▶ _EXCERPT TO READ_
KANSAS CITY – Match Burnham’s path back to the court took longer than expected.
The sweet-shooting sophomore’s reinstatement came on the NAIA’s biggest stage, the national tournament, but getting there took six weeks of rehabilitation -- and a lot of hope.
Now he’s played some critical minutes as Carroll defeated Mount Mercy in Round 1 of the tournament, and he’ll surely figure to be a key cog against Southwestern Assemblies of God University in Round 2 Friday at 10:15 a.m.
Admittedly, he had no idea how much he’d play after being out for nearly two months.
That time away started in January.
A sharp pain he felt on the top of his wrist during a game against Montana Western on Jan. 19 was nothing, he thought. After all, he’d scored 18 points as Carroll College went into Dillon and came away with a win to avenge an earlier loss.
An initial X-ray came back inconclusive. Burnham would play another game, hampered by the injury.
“Thought I tweaked it a little bit,” he said. “I played against Rocky. I fell on it again in the Rocky game and then I knew it hurt more than it probably should.”

▶ _SET EXERCISE_
From the article about Match Burnham's return to the court, copy everything from "The sweet-shooting sophomore’s" down to "started in January.".

▶ _COLLECTED MATERIAL_
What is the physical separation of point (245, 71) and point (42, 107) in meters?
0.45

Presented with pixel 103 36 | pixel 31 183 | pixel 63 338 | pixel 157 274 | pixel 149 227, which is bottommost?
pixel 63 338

▶ _TASK OUTPUT_
The sweet-shooting sophomore’s reinstatement came on the NAIA’s biggest stage, the national tournament, but getting there took six weeks of rehabilitation -- and a lot of hope.
Now he’s played some critical minutes as Carroll defeated Mount Mercy in Round 1 of the tournament, and he’ll surely figure to be a key cog against Southwestern Assemblies of God University in Round 2 Friday at 10:15 a.m.
Admittedly, he had no idea how much he’d play after being out for nearly two months.
That time away started in January.